» **WHAT THE TASK REQUIRES**: Write out each of the records below again word for word, leaving out the pictures.

» **RECORDS SHOWN**:
_ _ _

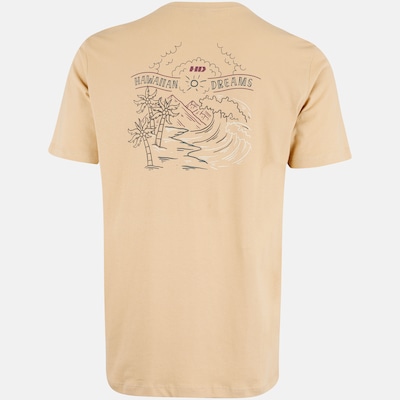 Camiseta HD Kailua H0193 Masculina - Foto 2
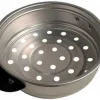 Multicooker wolnowar parowar 8w1 pojemność 1,5L garnek ceramiczny Hometech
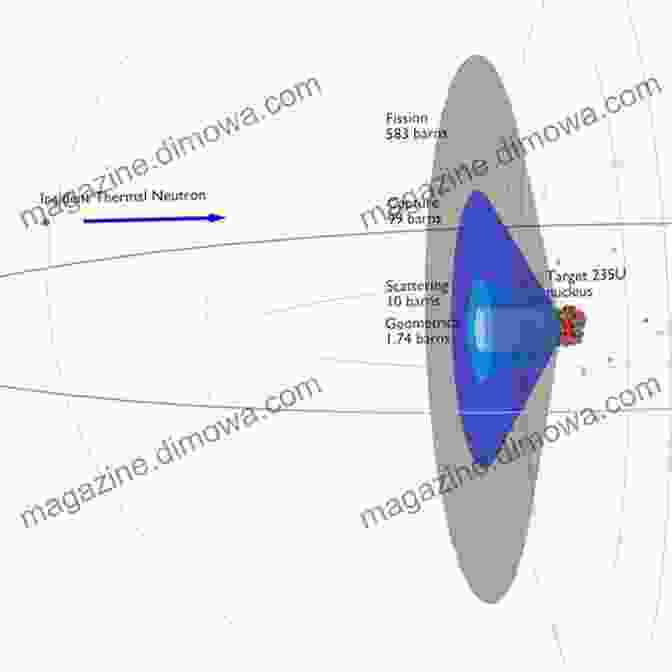 Diagram Of A 14 MeV Neutron Interaction 14 MeV Neutrons: Physics And Applications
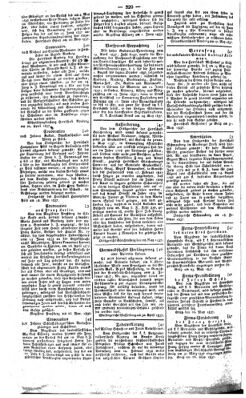 Steyermärkisches Amtsblatt zur Grätzer Zeitung 18370530 Seite: 10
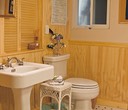 Cabana Suite Bathroom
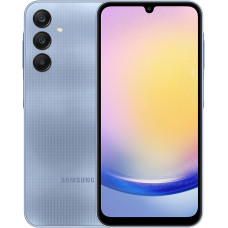 Samsung Galaxy A25 5G A256B 8GB/256GB Blue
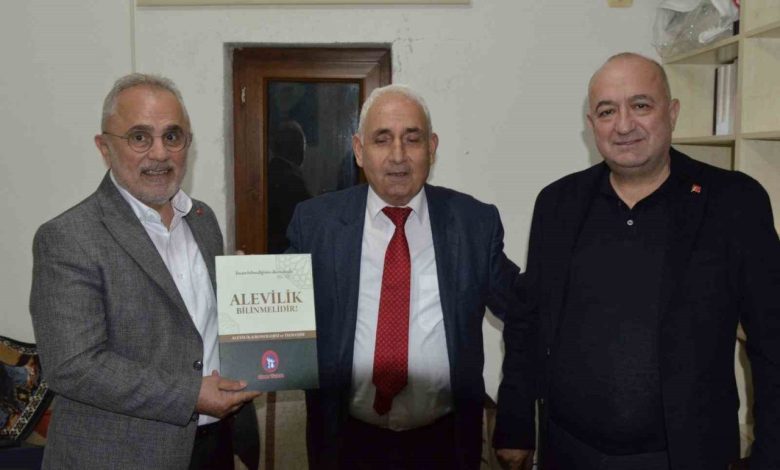 Milletvekili Gider, Hızır Orucu lokmasına ortak oldu 1 milletvekili gider hizir orucu lokmasina ortak oldu 63613cdd6e60 |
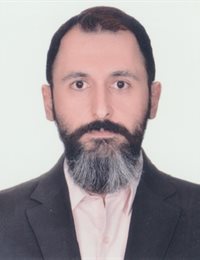 وکیل عطاءالله علیاری تبریزی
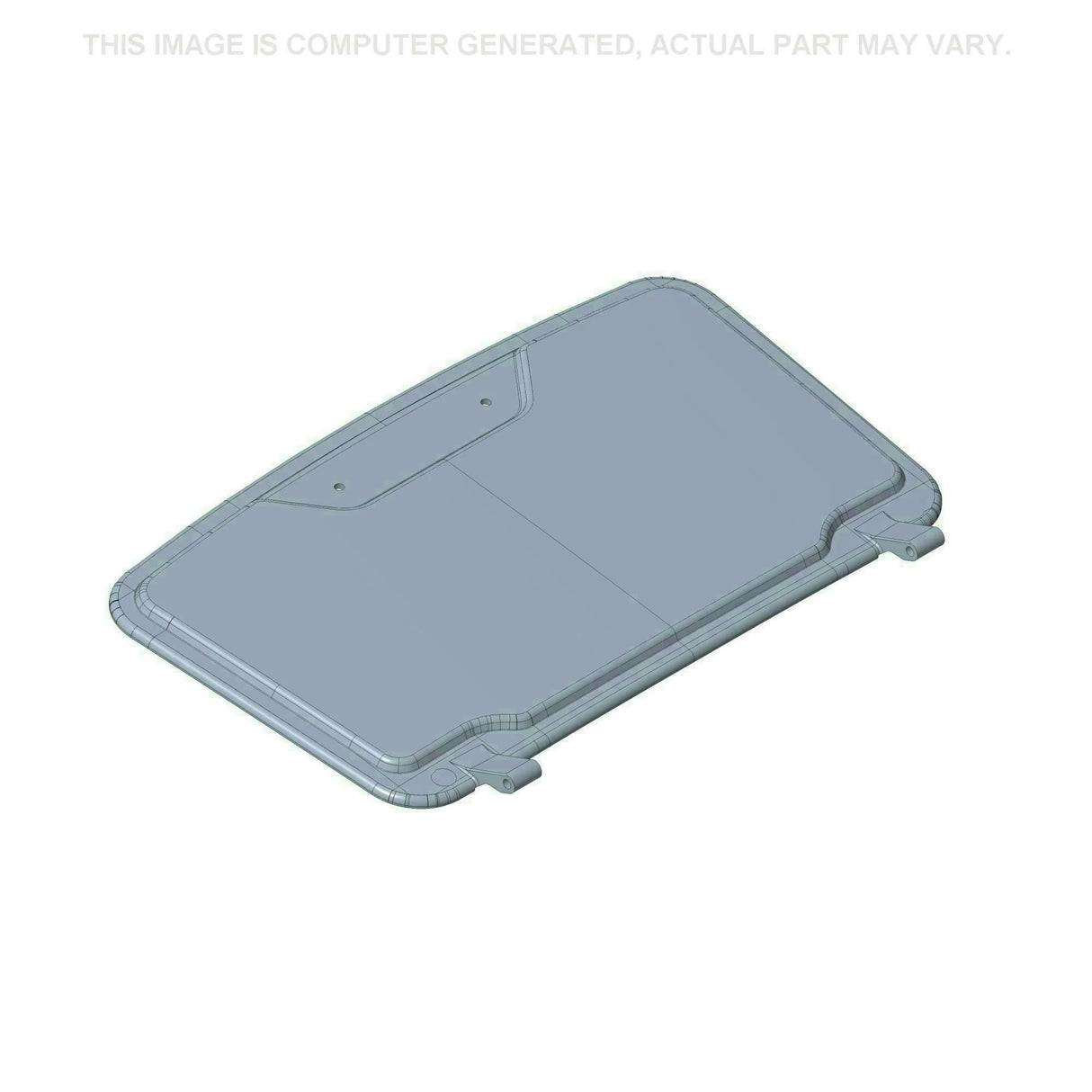 New Holland / Case KLAPPE 47660600 original CNH Ersatzteil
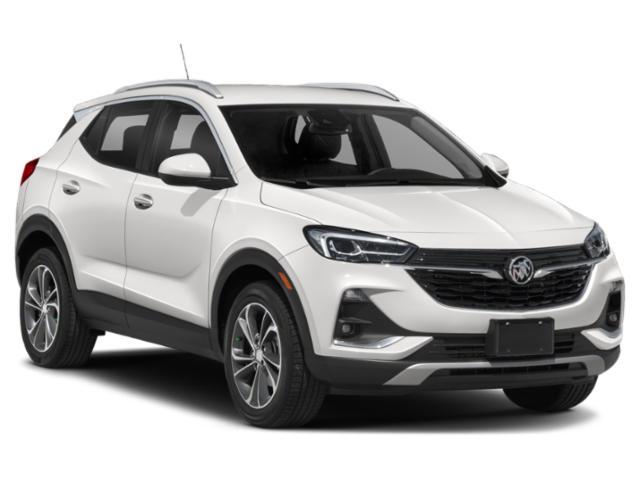 used 2021 Buick Encore GX car, priced at $19,999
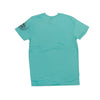 Tom and Jerry Seam Seal Tee (Tiffany Blue) / $16.99 2 for $29.91
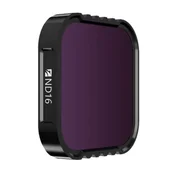 Akcesoria do drona - Filtr Freewell ND16 do GoPro HERO11/HERO10/HERO9 - miniaturka - grafika 1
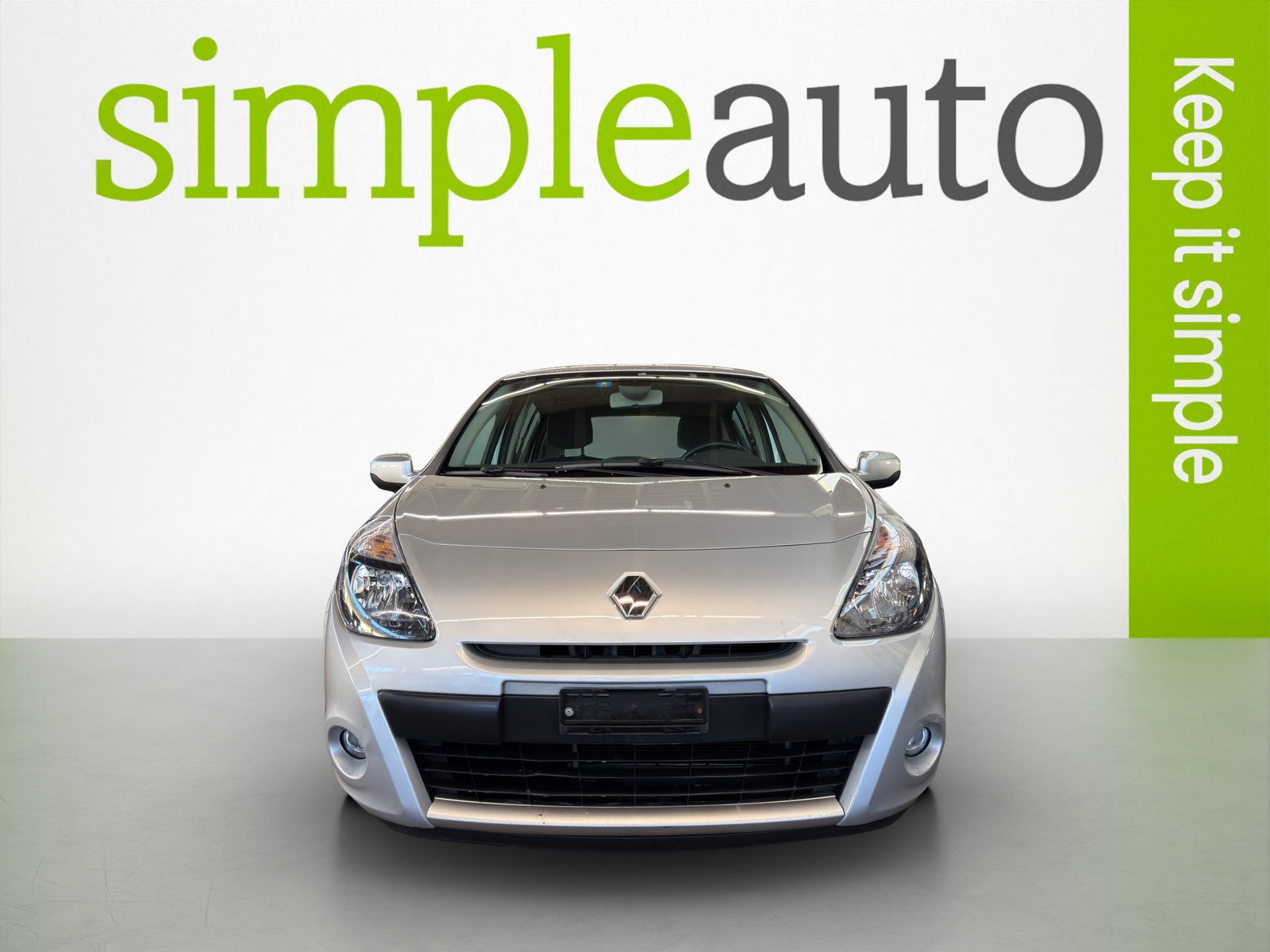 RENAULT Clio Grandtour 1.6 16V 20th Edition Automatic, Petrol, Second hand / Used, Automatic - 6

_ _ _

» **WRITTEN RESPONSE**:
 Camiseta HD Kailua H0193 Masculina - Foto 2
 Multicooker wolnowar parowar 8w1 pojemność 1,5L garnek ceramiczny Hometech
 Diagram Of A 14 MeV Neutron Interaction 14 MeV Neutrons: Physics And Applications
 Steyermärkisches Amtsblatt zur Grätzer Zeitung 18370530 Seite: 10
 Cabana Suite Bathroom
 Samsung Galaxy A25 5G A256B 8GB/256GB Blue
 Milletvekili Gider, Hızır Orucu lokmasına ortak oldu 1 milletvekili gider hizir orucu lokmasina ortak oldu 63613cdd6e60 |
 وکیل عطاءالله علیاری تبریزی
 New Holland / Case KLAPPE 47660600 original CNH Ersatzteil
 used 2021 Buick Encore GX car, priced at $19,999
 Tom and Jerry Seam Seal Tee (Tiffany Blue) / $16.99 2 for $29.91
 Akcesoria do drona - Filtr Freewell ND16 do GoPro HERO11/HERO10/HERO9 - miniaturka - grafika 1
 RENAULT Clio Grandtour 1.6 16V 20th Edition Automatic, Petrol, Second hand / Used, Automatic - 6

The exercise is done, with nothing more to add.